Parent's Rights and Responsibilities

We, the people, hold that both parents of a child have the following inalienable and fundamental rights as established by the Constitution of the United States and consistently supported by the case law record at the US Supreme Court.

  1. The right to be fully involved, from the day of birth through emancipation, in our children's physical, emotional, moral, religious and ethical growth as an individual person.
  2. The right to the comfort, care, and love of our children for not less than one half of the time from birth to 18 years.
  3. The right to instill in them our moral, religious and ethical outlook with which we view the world.
  4. The right to use all reasonable methods of discipline as we may select and direct during the time that the children are in our care, subject to the laws of the State in which we reside.
  5. The right to determine what level of physical comfort they shall enjoy while in our care, so long as they are not neglected and do not suffer from a lack of the basic necessities of life.
  6. The right to demand that our responsibilities be discharged through our own effort, time, and selection of agents such as health and child care providers, of our own free will and without coercion by another.
  7. The right to consult with and review records from any outside care provider to our children, including but not limited to physicians, schools, social workers and other professionals engaged in the care, health, and welfare of our children.
  8. The right to peaceful enjoyment of the previous enumerated rights, so long as the health, welfare and morality of our children are not endangered by our actions or manifest violations of the law or peace which directly bear upon the raising of our children.

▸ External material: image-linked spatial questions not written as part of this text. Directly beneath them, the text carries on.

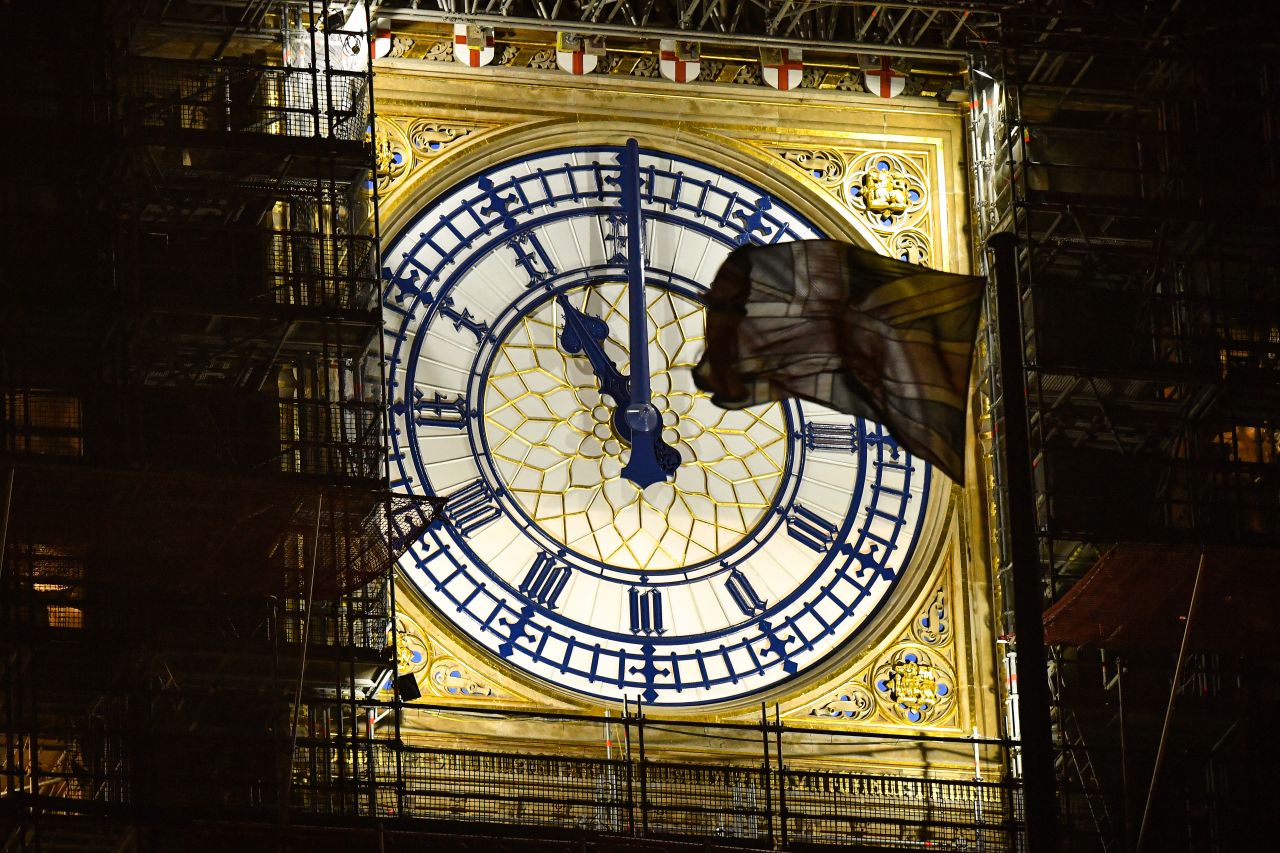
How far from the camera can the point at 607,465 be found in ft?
63.3

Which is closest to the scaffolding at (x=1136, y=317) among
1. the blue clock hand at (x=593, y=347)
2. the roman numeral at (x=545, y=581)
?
the blue clock hand at (x=593, y=347)

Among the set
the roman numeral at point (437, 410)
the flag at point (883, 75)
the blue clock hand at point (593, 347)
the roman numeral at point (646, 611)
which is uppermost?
the flag at point (883, 75)

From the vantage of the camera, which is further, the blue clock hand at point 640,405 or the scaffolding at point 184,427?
the blue clock hand at point 640,405

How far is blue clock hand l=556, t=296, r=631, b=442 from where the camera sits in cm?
1938

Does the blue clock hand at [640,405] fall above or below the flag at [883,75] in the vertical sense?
below

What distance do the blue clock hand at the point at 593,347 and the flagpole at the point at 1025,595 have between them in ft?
24.5

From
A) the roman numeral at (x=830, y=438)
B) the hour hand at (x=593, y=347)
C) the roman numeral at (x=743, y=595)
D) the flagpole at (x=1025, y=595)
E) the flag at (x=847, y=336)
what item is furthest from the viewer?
the roman numeral at (x=830, y=438)

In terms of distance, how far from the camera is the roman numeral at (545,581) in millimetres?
18750

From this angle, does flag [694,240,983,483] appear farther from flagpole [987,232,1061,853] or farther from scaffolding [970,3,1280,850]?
scaffolding [970,3,1280,850]

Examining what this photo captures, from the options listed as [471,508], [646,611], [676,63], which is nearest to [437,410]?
[471,508]

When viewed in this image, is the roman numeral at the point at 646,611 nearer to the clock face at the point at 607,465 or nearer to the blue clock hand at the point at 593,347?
the clock face at the point at 607,465

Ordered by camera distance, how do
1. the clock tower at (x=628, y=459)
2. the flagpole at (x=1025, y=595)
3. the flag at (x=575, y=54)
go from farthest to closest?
the flag at (x=575, y=54), the clock tower at (x=628, y=459), the flagpole at (x=1025, y=595)

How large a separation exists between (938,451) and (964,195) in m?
7.45

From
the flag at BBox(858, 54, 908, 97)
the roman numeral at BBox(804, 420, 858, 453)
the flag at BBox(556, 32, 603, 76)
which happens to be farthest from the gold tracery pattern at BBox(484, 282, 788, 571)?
the flag at BBox(858, 54, 908, 97)
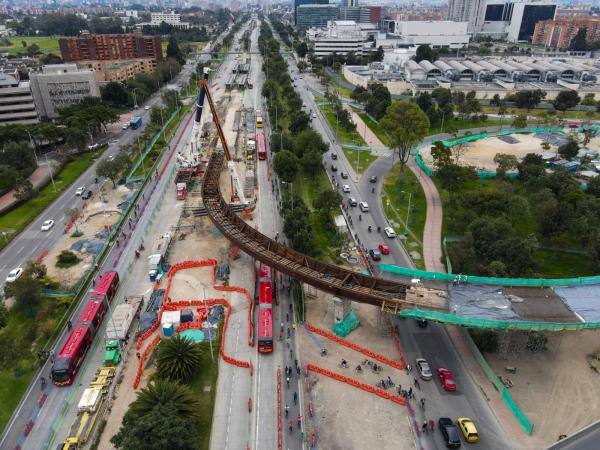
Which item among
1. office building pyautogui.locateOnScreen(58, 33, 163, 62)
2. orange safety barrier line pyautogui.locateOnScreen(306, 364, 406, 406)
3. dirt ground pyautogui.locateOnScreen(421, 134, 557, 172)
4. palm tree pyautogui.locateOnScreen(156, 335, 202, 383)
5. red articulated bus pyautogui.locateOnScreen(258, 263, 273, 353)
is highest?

We also hold that we have the following responsibilities as a consequence of our participation in the creation and gestation of one or more children:

  1. The responsibility to provide for our children the basic necessities of life, including nutritious food, proper clothing, shelter and freedom from unwarranted and unreasonable danger about their domicile.
  2. The responsibility to provide our children with an education to the standards of the state and country in which we reside, subject to our children's individual aptitude and desire, which may be discharged either personally, by private contract or through the public school system.
  3. The responsibility to instill within our children a solid, acceptable moral and ethical code of behavior, such that they are able to function in a socially-acceptable manner upon emancipation into the world at large.
  4. The responsibility to monitor the actions of our children and utilize appropriate preventive measures and discipline to prevent them from deliberately, or through negligence, causing gross harm to themselves, others or society as a whole.
  5. The responsibility for the actions of our children - up to the age of emancipation - if our children, whether despite or due to lack of our oversight, cause harm to the person or property of another.